> _Action item_
Copy out every line holding the string "burst" from the records below.

(Collected data)
- - - - -
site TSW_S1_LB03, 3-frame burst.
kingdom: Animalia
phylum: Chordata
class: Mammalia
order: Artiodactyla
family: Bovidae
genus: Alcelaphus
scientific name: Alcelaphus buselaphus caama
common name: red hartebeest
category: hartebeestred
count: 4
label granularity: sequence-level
- - - - -
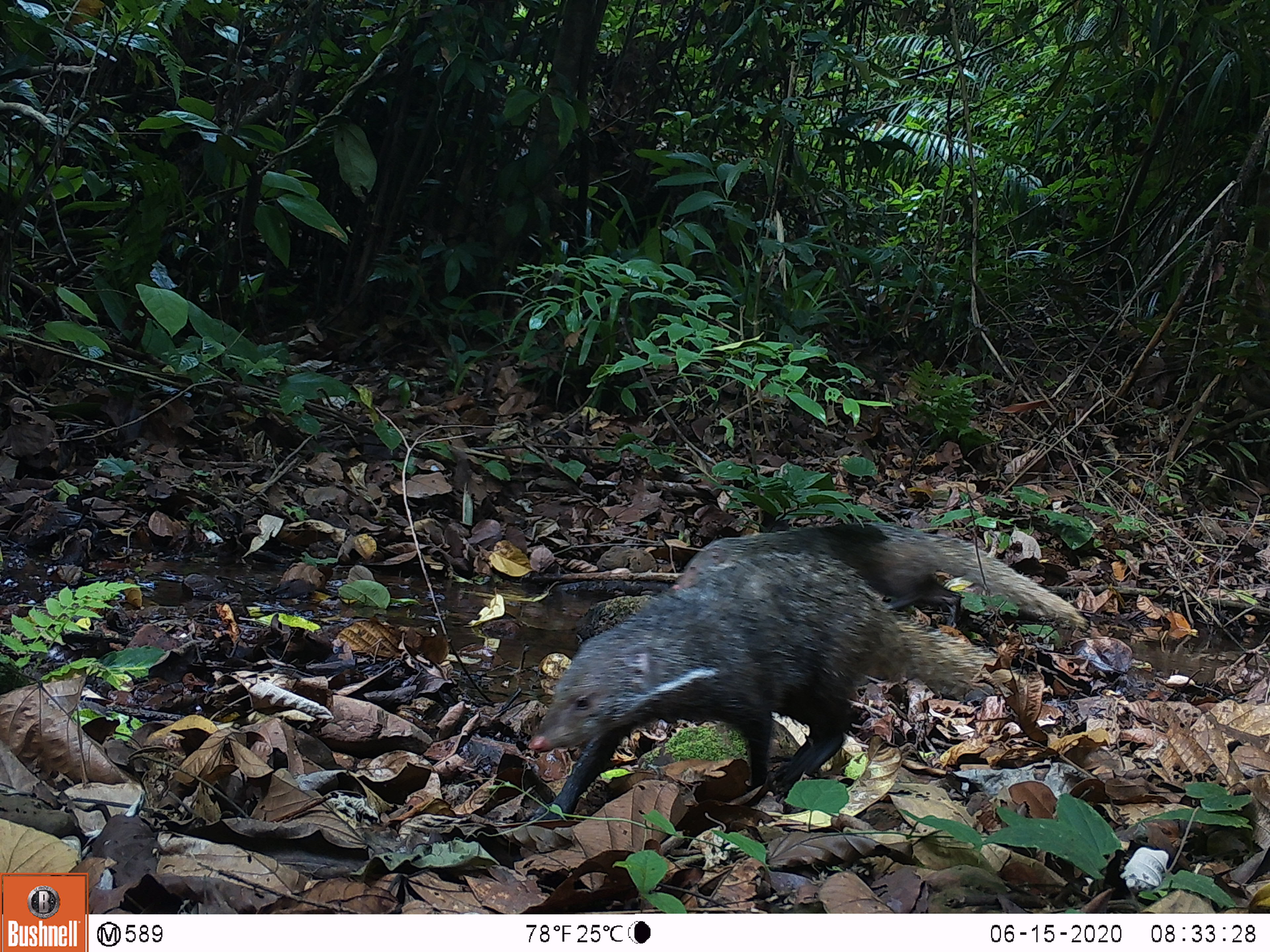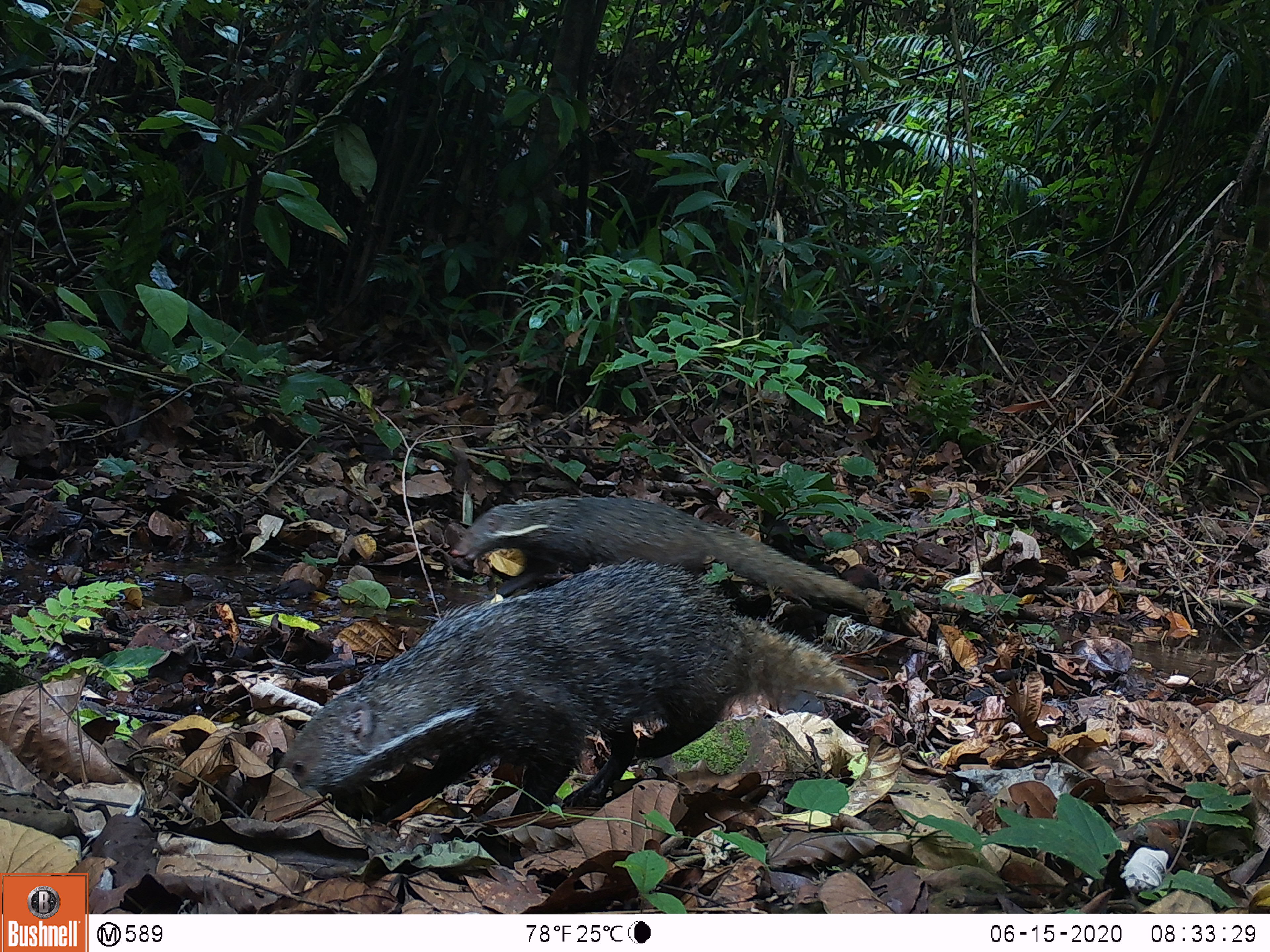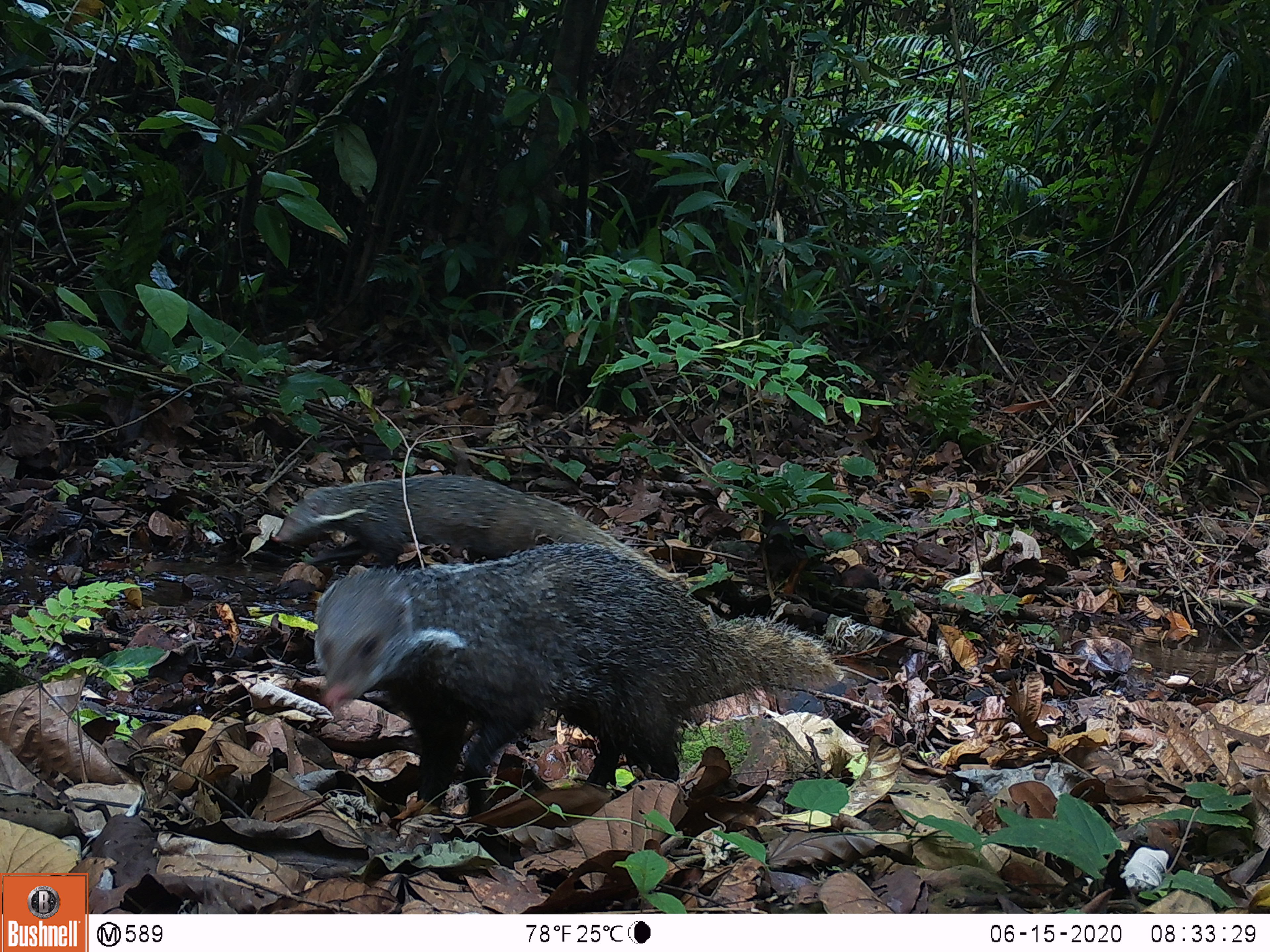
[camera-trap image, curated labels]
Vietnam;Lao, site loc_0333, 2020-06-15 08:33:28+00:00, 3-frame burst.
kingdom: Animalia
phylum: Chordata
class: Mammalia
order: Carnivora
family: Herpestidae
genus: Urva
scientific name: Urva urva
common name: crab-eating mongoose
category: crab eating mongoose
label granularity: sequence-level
- - - - -
> _Answer below_
site TSW_S1_LB03, 3-frame burst.
Vietnam;Lao, site loc_0333, 2020-06-15 08:33:28+00:00, 3-frame burst.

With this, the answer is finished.